The international economic crisis had already overshadowed the “Roaring Twenties” when Ernst Krenek retreated to the Tyrolean alps in 1930 to write the libretto and the music for his satire Kehraus um St. Stephan. After the international success of Jonny spielt auf the Leipzig Opera had commissioned a new work from him, but people were alarmed by the explosive subject matter. They were also afraid of predictable conflicts with increasingly powerful political extremists, and turned the opera down, both there and elsewhere.
What is it about? Whilst the music restores the full apparatus of the Romantic period, interrupted by loosely-organised tonality with calculated interruptions, parodistic disassociations and twelve-note sequences, the libretto gives an account of local conditions after the First World War in a weakened Austria, but also of Germany’s stance towards its young neighbouring republic. The crisis forms the actual subject and a forward-propelling factor in the densely-constructed operatic plot. For example, the leering, drunken German with the telling name of “Herr Kabulke from Berlin” bellows his real opinions drinking the young wine in an inn: “And as far as politics goes, we’ll beat up the Poles first of all, the [Polish] Corridor must go! And then we want to triumphantly strike France! ... And then we’ll march into Russia and put an end to Bolshevism.” People shuddered ...

• _Supplied information_
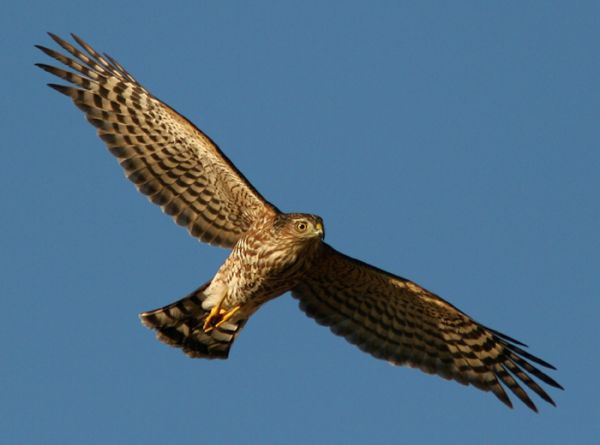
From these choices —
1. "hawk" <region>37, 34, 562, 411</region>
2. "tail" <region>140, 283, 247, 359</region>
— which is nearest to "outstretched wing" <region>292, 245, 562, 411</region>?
"hawk" <region>37, 34, 562, 411</region>

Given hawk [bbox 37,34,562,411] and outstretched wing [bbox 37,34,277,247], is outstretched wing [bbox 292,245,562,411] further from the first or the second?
outstretched wing [bbox 37,34,277,247]

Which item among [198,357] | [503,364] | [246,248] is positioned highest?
[503,364]

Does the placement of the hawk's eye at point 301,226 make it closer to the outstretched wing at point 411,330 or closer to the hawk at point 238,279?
the hawk at point 238,279

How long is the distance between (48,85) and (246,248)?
294 cm

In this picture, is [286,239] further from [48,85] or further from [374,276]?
[48,85]

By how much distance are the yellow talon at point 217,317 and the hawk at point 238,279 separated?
0.05 feet

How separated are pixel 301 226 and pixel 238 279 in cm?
107

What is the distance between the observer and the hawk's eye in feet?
47.6

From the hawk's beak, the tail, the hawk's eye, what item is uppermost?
the hawk's beak

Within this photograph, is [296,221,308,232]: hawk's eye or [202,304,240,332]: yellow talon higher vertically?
[296,221,308,232]: hawk's eye

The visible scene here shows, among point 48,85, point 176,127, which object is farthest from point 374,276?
point 48,85

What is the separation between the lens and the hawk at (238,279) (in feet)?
50.2

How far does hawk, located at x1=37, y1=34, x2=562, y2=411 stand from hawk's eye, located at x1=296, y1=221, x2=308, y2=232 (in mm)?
336

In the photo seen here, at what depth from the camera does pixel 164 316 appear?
15.8 metres
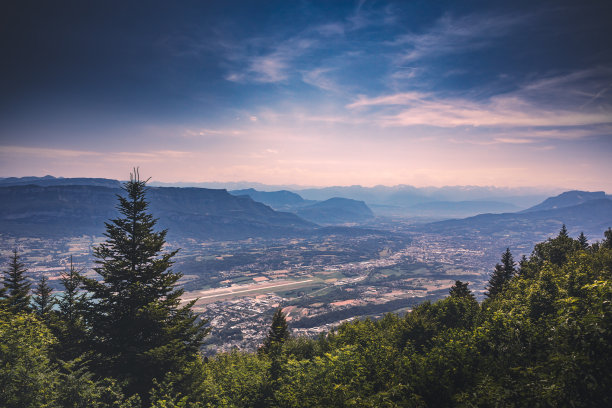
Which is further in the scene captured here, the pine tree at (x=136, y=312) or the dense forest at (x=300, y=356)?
the pine tree at (x=136, y=312)

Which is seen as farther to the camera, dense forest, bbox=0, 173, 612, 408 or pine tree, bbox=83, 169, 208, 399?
pine tree, bbox=83, 169, 208, 399

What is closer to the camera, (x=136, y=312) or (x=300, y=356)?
(x=136, y=312)

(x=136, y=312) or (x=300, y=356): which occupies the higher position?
(x=136, y=312)

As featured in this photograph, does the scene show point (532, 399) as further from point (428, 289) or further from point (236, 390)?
point (428, 289)

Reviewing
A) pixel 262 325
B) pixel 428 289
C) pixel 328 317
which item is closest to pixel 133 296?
pixel 262 325
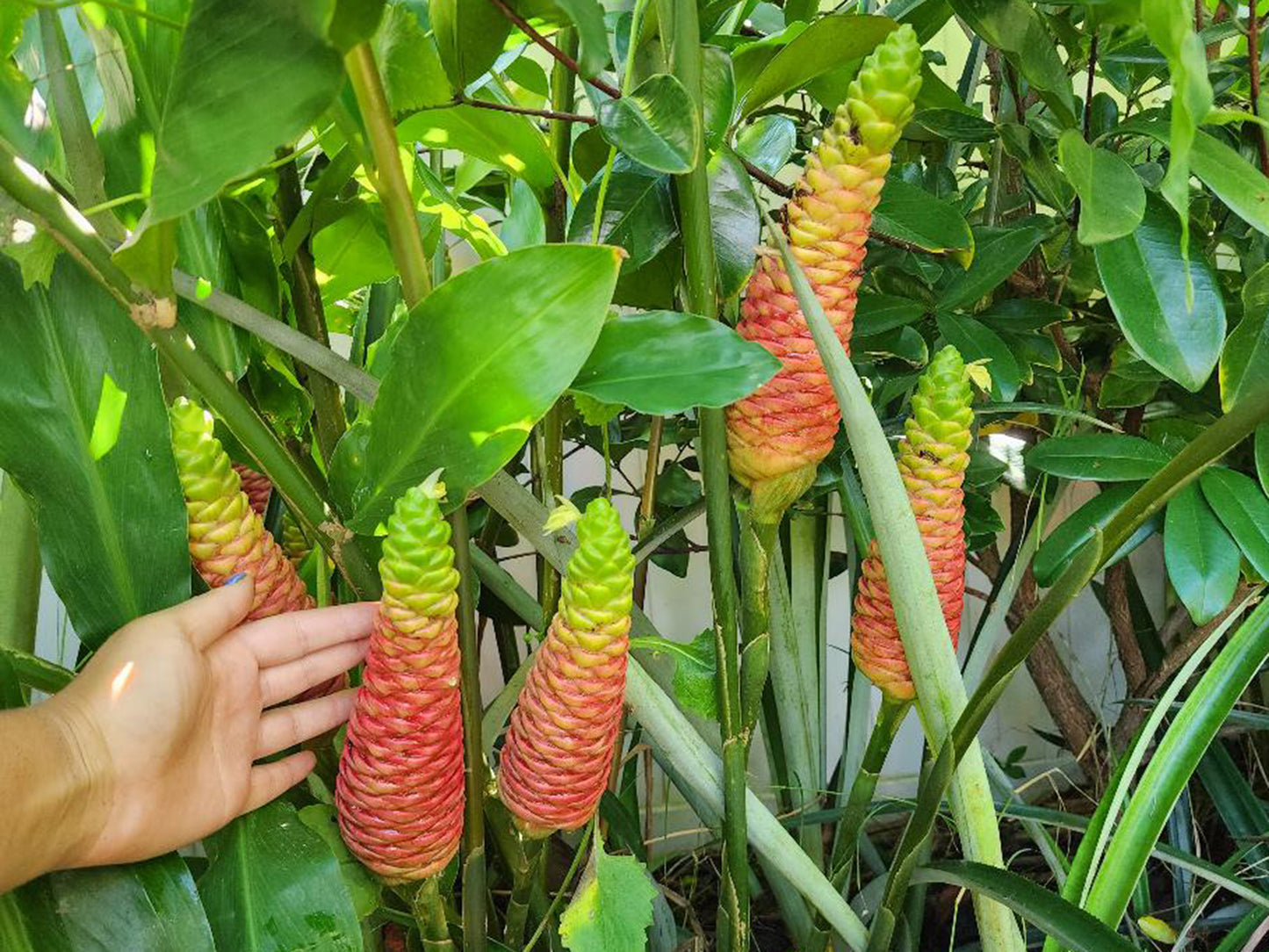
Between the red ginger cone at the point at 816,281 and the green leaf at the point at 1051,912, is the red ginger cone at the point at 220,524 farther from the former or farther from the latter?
the green leaf at the point at 1051,912

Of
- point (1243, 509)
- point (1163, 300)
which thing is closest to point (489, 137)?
point (1163, 300)

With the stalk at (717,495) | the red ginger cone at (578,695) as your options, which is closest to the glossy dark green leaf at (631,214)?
the stalk at (717,495)

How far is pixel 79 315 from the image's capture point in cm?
48

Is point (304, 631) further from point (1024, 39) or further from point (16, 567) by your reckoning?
point (1024, 39)

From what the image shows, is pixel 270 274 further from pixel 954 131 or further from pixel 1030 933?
pixel 1030 933

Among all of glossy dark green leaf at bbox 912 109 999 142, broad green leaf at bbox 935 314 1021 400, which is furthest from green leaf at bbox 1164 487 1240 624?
glossy dark green leaf at bbox 912 109 999 142

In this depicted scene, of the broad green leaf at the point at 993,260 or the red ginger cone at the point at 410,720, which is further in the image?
the broad green leaf at the point at 993,260

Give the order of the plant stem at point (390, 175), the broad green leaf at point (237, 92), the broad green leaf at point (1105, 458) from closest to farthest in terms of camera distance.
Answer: the broad green leaf at point (237, 92), the plant stem at point (390, 175), the broad green leaf at point (1105, 458)

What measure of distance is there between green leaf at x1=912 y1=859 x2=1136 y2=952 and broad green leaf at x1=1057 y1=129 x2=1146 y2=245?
26 centimetres

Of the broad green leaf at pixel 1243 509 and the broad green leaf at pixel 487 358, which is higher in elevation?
the broad green leaf at pixel 487 358

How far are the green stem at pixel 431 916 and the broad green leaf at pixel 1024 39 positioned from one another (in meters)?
0.43

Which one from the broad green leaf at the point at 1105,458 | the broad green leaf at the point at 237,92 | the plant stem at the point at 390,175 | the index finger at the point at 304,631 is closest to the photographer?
the broad green leaf at the point at 237,92

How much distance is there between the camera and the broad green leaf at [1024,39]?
1.34 feet

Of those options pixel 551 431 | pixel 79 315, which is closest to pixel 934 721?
pixel 551 431
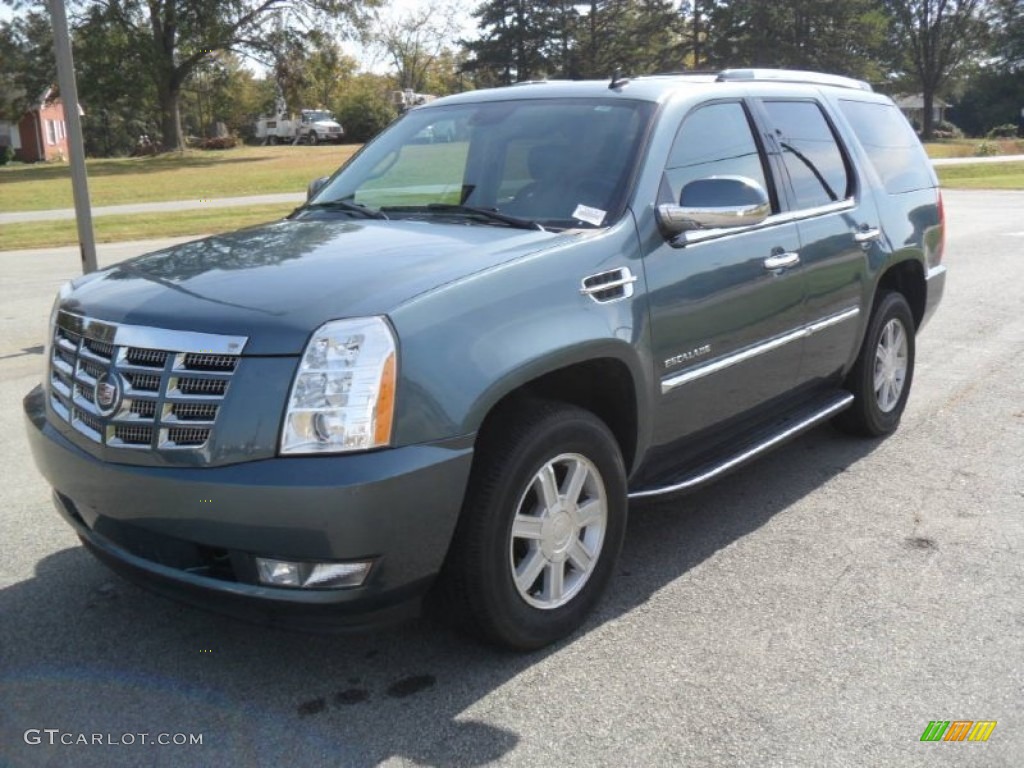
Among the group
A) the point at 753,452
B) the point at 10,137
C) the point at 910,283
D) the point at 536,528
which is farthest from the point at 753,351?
the point at 10,137

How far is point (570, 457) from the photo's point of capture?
345 cm

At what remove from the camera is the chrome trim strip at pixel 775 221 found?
3992mm

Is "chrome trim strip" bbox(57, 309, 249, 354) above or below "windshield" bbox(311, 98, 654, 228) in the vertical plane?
below

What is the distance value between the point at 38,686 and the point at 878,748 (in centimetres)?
255

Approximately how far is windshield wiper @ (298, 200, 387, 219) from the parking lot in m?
1.73

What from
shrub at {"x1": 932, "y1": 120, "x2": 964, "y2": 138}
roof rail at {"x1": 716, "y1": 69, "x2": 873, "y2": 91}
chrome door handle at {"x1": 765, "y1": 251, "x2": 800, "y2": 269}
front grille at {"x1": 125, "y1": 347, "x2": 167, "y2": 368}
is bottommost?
front grille at {"x1": 125, "y1": 347, "x2": 167, "y2": 368}

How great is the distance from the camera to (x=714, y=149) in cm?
441

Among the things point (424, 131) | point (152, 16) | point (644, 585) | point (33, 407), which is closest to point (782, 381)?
point (644, 585)

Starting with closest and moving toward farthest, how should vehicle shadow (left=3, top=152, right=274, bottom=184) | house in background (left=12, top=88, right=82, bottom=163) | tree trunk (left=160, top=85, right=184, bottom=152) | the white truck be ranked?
vehicle shadow (left=3, top=152, right=274, bottom=184), tree trunk (left=160, top=85, right=184, bottom=152), the white truck, house in background (left=12, top=88, right=82, bottom=163)

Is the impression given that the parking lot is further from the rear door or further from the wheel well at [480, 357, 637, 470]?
the rear door

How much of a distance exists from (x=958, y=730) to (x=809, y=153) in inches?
117

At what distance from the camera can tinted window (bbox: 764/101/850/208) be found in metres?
4.90

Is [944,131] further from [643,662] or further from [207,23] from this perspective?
[643,662]

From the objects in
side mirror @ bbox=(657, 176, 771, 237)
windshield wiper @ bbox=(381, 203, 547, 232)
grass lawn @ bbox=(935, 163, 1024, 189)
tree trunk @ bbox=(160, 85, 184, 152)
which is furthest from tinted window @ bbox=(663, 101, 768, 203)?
tree trunk @ bbox=(160, 85, 184, 152)
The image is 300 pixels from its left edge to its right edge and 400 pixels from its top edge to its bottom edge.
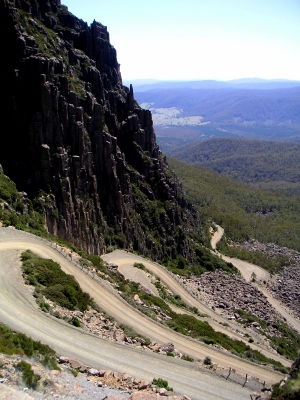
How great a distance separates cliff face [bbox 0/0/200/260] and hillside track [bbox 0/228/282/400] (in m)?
28.0

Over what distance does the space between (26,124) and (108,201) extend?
22256 millimetres

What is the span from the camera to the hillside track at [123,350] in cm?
2556

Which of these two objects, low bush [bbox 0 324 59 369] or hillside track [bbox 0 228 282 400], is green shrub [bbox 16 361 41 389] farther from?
hillside track [bbox 0 228 282 400]

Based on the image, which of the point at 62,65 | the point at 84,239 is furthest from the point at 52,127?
the point at 84,239

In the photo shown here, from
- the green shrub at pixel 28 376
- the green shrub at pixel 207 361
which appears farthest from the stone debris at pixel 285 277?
the green shrub at pixel 28 376

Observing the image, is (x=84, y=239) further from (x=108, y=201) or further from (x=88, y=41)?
(x=88, y=41)

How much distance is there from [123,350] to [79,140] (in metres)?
46.0

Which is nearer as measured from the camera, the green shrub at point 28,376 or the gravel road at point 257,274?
the green shrub at point 28,376

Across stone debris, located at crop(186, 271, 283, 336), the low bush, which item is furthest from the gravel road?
the low bush

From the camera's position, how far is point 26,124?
61375 mm

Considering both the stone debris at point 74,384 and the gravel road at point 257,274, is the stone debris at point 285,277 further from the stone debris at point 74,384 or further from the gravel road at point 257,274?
the stone debris at point 74,384

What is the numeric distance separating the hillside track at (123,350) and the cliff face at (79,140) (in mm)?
27959

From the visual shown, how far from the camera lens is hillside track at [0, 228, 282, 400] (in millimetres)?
25562

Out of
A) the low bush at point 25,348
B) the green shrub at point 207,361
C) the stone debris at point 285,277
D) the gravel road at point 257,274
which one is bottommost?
the stone debris at point 285,277
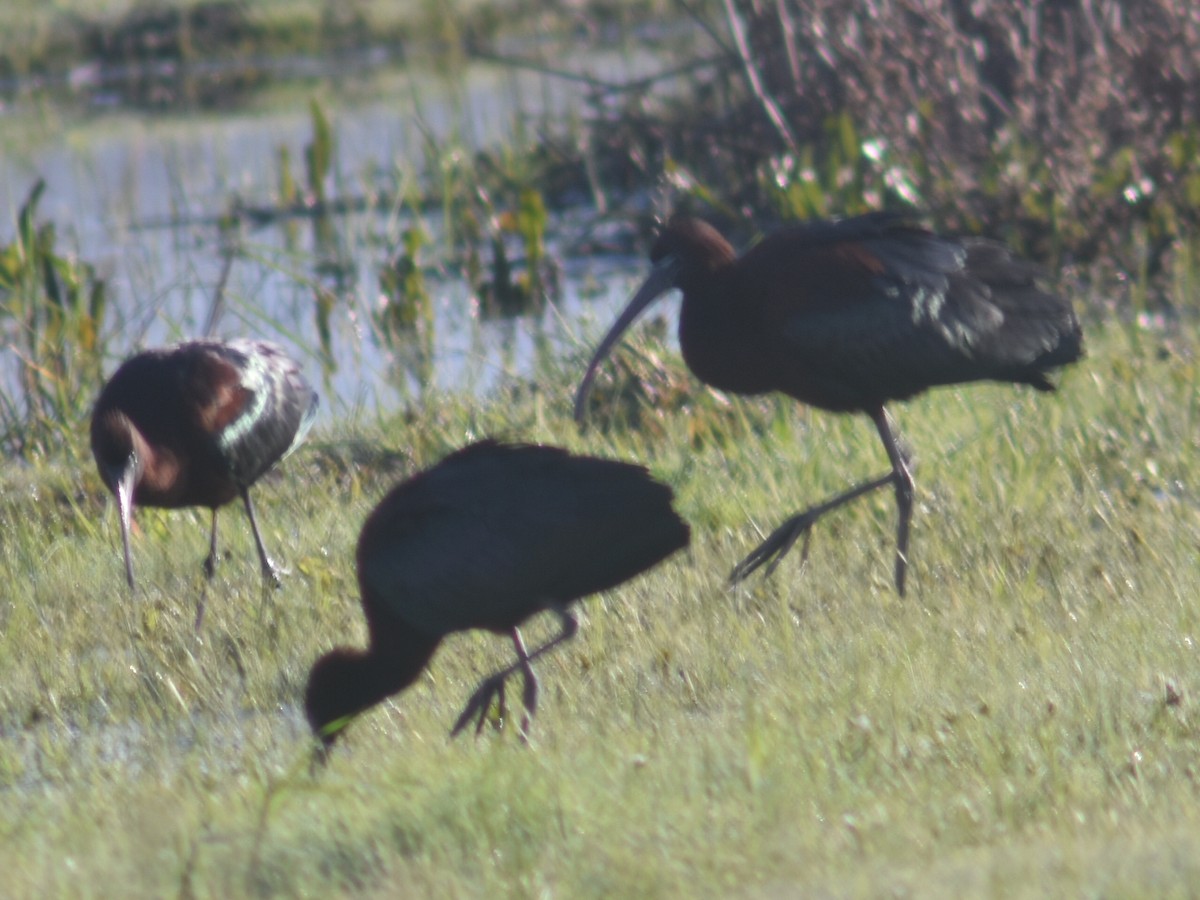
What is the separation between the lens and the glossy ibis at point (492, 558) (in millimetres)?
4254

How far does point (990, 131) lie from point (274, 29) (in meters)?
10.2

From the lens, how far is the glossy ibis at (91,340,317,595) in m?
5.50

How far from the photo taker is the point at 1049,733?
3707mm

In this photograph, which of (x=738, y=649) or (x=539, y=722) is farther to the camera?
(x=738, y=649)

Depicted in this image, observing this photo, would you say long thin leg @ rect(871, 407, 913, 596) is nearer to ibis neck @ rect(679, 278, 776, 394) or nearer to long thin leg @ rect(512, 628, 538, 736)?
ibis neck @ rect(679, 278, 776, 394)

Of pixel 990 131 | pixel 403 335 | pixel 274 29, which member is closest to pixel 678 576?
pixel 403 335

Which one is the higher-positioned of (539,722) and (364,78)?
(539,722)

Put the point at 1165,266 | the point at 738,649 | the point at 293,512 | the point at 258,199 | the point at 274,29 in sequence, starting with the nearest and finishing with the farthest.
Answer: the point at 738,649, the point at 293,512, the point at 1165,266, the point at 258,199, the point at 274,29

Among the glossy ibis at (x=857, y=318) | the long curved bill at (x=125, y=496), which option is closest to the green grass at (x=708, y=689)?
the long curved bill at (x=125, y=496)

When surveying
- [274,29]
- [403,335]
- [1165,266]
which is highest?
[1165,266]

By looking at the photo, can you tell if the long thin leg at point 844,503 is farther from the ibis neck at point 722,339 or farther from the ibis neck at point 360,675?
the ibis neck at point 360,675

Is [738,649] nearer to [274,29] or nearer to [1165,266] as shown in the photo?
[1165,266]

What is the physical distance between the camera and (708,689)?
4418 mm

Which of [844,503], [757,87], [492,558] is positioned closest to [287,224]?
[757,87]
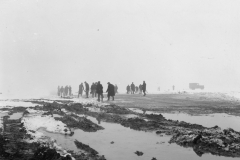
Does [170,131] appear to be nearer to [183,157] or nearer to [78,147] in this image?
[183,157]

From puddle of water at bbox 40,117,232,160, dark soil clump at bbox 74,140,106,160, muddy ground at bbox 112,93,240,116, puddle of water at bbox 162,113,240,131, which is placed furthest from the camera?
muddy ground at bbox 112,93,240,116

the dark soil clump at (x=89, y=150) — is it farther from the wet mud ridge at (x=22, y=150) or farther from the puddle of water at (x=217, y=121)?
the puddle of water at (x=217, y=121)

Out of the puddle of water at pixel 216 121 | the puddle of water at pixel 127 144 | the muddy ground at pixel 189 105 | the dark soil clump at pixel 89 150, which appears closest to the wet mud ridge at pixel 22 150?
the dark soil clump at pixel 89 150

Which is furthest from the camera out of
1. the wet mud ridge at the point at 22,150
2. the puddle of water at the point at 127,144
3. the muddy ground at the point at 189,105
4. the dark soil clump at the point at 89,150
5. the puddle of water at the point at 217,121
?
the muddy ground at the point at 189,105

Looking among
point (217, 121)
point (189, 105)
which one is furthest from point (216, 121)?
point (189, 105)

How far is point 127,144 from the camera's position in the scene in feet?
21.8

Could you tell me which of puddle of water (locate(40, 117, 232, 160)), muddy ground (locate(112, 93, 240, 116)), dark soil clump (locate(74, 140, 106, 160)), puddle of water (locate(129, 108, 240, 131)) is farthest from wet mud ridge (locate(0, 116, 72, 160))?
muddy ground (locate(112, 93, 240, 116))

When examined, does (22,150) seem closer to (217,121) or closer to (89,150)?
(89,150)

• _Parts of the exercise_
1. From the passage on Krenek's opera Kehraus um St. Stephan, write out the span that begins at the words "The international economic" and stops after the words "there and elsewhere.".
2. Write what comes next in the passage on Krenek's opera Kehraus um St. Stephan, picking up after its final sentence.

• _Answer set_
1.
The international economic crisis had already overshadowed the “Roaring Twenties” when Ernst Krenek retreated to the Tyrolean alps in 1930 to write the libretto and the music for his satire Kehraus um St. Stephan. After the international success of Jonny spielt auf the Leipzig Opera had commissioned a new work from him, but people were alarmed by the explosive subject matter. They were also afraid of predictable conflicts with increasingly powerful political extremists, and turned the opera down, both there and elsewhere.

2.
Krenek was eventually able to experience the much-acclaimed belated premiere on 6 December 1990 in the Etablissement Ronacher, Vienna. A few years earlier he described his work, written long ago: “It was in the style of Karl Kraus, against the Nazis, against the Jews, against everybody.” “Herr Kabulke” was originally called “Herr Goldstein”; Krenek had carefully corrected this on all the pages of the manuscript: the escalating persecution of the Jews had made the original name impossible. Krenek loathed antisemitism. In addition, this alteration reflected his sensitivity with regard to the boundaries of satire.